Thessaloniki Documentary Festival 2019 Review: George Gounezos’ ‘Outer Space Kids’

Outer Space Kids Movie Review - 2019 George Gounezos Short Film

There are two sides to Outer Space Kids, the new documentary from Greek director George Gounezos. The film follows a graffiti crew, named the Outer Space Kids, who paint massive images in underground tunnels and abandoned warehouses. And as one may quickly suspect, it deals with themes of radical socialist art.

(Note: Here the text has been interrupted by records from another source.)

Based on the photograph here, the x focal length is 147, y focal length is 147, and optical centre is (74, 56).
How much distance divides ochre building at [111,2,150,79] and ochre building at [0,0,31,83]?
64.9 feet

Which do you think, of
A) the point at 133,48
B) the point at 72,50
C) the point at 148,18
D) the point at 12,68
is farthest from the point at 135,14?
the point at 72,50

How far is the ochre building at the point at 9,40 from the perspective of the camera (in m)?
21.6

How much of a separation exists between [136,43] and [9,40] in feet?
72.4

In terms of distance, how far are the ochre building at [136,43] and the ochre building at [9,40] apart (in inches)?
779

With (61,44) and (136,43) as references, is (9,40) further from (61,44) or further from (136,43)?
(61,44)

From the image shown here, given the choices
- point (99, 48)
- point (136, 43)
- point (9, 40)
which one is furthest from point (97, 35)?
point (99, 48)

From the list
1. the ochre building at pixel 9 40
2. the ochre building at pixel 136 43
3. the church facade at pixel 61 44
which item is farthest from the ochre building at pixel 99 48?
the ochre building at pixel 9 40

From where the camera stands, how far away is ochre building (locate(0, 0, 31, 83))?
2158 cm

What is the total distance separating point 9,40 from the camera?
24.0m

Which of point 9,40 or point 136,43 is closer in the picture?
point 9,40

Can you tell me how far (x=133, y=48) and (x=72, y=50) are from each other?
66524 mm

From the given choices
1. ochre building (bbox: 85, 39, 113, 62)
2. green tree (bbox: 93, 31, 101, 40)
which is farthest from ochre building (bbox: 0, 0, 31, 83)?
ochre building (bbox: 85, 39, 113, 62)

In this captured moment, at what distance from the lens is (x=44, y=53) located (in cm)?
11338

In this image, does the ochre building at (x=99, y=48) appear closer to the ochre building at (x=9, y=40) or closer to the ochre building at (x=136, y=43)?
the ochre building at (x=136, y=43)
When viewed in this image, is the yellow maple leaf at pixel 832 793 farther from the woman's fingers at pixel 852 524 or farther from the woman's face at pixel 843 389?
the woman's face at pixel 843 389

There’s the side that places the crew under a punk rock framework. The film pulls from the text itself, as the artists directly speak about growing up with punk music in Greece and how that propelled them into art and influenced their styles. Gounezos places images of the crew sweeping up the warehouses and preparing their space over narration about the music, transitioning to a punk rock song as they paint.

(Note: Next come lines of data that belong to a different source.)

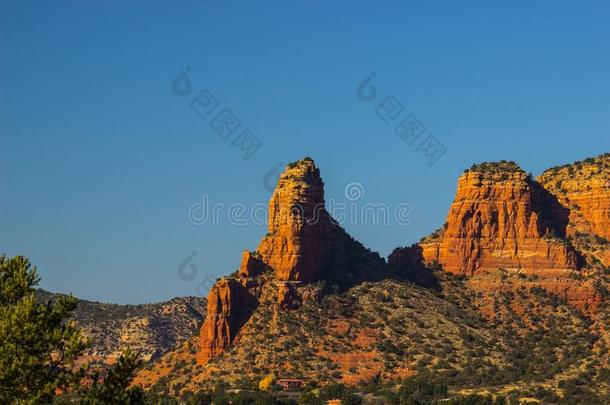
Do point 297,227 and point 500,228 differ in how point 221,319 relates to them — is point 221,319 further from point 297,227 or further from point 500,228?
point 500,228

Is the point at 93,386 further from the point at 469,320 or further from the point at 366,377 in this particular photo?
the point at 469,320

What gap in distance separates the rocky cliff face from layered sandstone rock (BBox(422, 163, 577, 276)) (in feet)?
61.1

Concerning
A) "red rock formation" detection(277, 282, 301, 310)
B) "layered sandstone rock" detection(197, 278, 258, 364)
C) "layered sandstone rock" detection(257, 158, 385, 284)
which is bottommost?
"layered sandstone rock" detection(197, 278, 258, 364)

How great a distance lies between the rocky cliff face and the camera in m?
151

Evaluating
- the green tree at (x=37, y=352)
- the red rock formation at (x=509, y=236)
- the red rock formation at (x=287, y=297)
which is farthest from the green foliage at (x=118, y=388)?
the red rock formation at (x=509, y=236)

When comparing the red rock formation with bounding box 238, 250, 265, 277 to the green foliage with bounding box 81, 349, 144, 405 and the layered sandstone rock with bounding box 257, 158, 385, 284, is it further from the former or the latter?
the green foliage with bounding box 81, 349, 144, 405

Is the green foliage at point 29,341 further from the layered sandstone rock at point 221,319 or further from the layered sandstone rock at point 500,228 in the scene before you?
the layered sandstone rock at point 500,228

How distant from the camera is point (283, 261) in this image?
154 metres

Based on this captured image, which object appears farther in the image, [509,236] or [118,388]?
[509,236]

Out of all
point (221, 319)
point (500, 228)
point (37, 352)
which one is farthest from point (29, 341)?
point (500, 228)

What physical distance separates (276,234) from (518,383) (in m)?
34.8

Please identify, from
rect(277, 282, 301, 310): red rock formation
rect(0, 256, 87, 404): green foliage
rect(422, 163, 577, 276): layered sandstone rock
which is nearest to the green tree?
rect(0, 256, 87, 404): green foliage

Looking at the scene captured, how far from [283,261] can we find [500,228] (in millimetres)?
30676

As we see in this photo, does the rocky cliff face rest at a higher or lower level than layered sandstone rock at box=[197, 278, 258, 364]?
higher
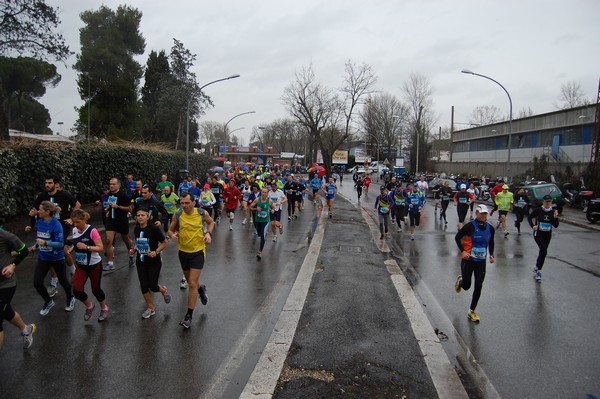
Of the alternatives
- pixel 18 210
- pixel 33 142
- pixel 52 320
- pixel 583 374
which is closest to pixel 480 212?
pixel 583 374

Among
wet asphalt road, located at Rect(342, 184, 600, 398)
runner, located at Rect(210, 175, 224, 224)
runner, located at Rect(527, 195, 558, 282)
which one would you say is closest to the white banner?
runner, located at Rect(210, 175, 224, 224)

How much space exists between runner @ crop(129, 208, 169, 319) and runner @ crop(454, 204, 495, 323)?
14.6 feet

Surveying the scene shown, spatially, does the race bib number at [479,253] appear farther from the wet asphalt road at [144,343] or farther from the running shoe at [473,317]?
the wet asphalt road at [144,343]

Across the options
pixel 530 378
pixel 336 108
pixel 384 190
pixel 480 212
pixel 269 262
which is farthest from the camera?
pixel 336 108

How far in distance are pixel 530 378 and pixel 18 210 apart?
1346cm

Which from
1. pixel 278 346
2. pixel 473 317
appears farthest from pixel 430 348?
pixel 278 346

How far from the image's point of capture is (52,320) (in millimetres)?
5891

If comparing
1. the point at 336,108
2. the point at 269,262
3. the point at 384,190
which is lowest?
the point at 269,262

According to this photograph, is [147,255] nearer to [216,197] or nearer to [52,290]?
[52,290]

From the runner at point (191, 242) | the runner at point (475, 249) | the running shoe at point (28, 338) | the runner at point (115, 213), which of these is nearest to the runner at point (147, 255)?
the runner at point (191, 242)

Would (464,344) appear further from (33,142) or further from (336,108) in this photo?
(336,108)

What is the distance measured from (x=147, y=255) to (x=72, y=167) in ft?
38.9

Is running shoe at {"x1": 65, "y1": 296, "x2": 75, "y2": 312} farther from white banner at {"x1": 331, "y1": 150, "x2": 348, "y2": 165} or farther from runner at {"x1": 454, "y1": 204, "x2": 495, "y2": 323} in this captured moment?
white banner at {"x1": 331, "y1": 150, "x2": 348, "y2": 165}

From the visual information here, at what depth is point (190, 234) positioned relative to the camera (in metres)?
5.96
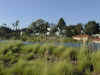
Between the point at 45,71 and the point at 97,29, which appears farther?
the point at 97,29

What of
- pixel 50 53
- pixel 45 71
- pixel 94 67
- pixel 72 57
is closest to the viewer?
pixel 45 71

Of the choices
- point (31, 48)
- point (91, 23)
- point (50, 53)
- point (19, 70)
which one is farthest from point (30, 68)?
point (91, 23)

It’s effective filmmaking, but it is, on occasion, in conflict with ideas of the crew themselves. Of course, they speak about influences of punk music, but they also speak about the issues of art being pigeonholed and commodified, part of the reason why they venture out into abandoned spaces to leave their mark rather than paint in public areas. And tying punk rock to radical socialist art is an old trope. It helps to make clear what the Outer Space Kids are all about, but it quickly feels constricting of anything more than the basics of what the comparison can communicate.

Then, there’s the side that places the crew under a biblical, almost ancient framework. It’s not that ideas of god, nature and free-spiritedness aren’t well-trodden themes when it comes to this subject matter. But Gounezos does a brilliant job of injecting a transcendent ethereality into the visual world of these artists.

The cinematography is absolutely gorgeous. Gounezos often shoots the warehouses in wide, displaying the vast expanse of buildings out of place and out of time. His camera moves through space in a way that evokes the work of Terrence Malick and Emmanuel Lubezki, as if it’s a ghost slowly wandering through an ancient space. The found architecture of the spaces does a lot of the legwork — one of the buildings has rows of columns all in the shape of crosses — but Gounezos allows his camera to both frame the space hauntingly and to immersively move through it.

When shooting the artwork itself , he often shoots in closeup and face-on or from a low angle, framing the artists looking up at them — all of such adding a biblical quality to the pieces.

It’s a style that also engages with the history of radical socialist art. The crew speak more on influences, pointing to Loomit and Daim, two German graffiti artists from the latter half of the 20th century. In turn, Loomit and Daim drew influence from surrealists and expressionists of the early 20th century, art movements in reaction to industrialism, modernism and war. While that line of connection isn’t explicitly explained by them or the filmmaker, there’s still a clear sense of history in the images, not just in what they look like — distorted faces echoing the work of Pablo Picasso — but in how the sight of the act of painting on these large walls calls back to what the act of doing graffiti on the Berlin Wall meant.

Outer Space Kids ends on a bit of an open-ended note. The film itself doesn’t have a clear narrative structure, but that’s not at all a detriment. Outer Space Kids is more so an experience, a glimpse into a world of art that exists beyond socially constructed borders. And that will continue on. There are no endings to that kind of art.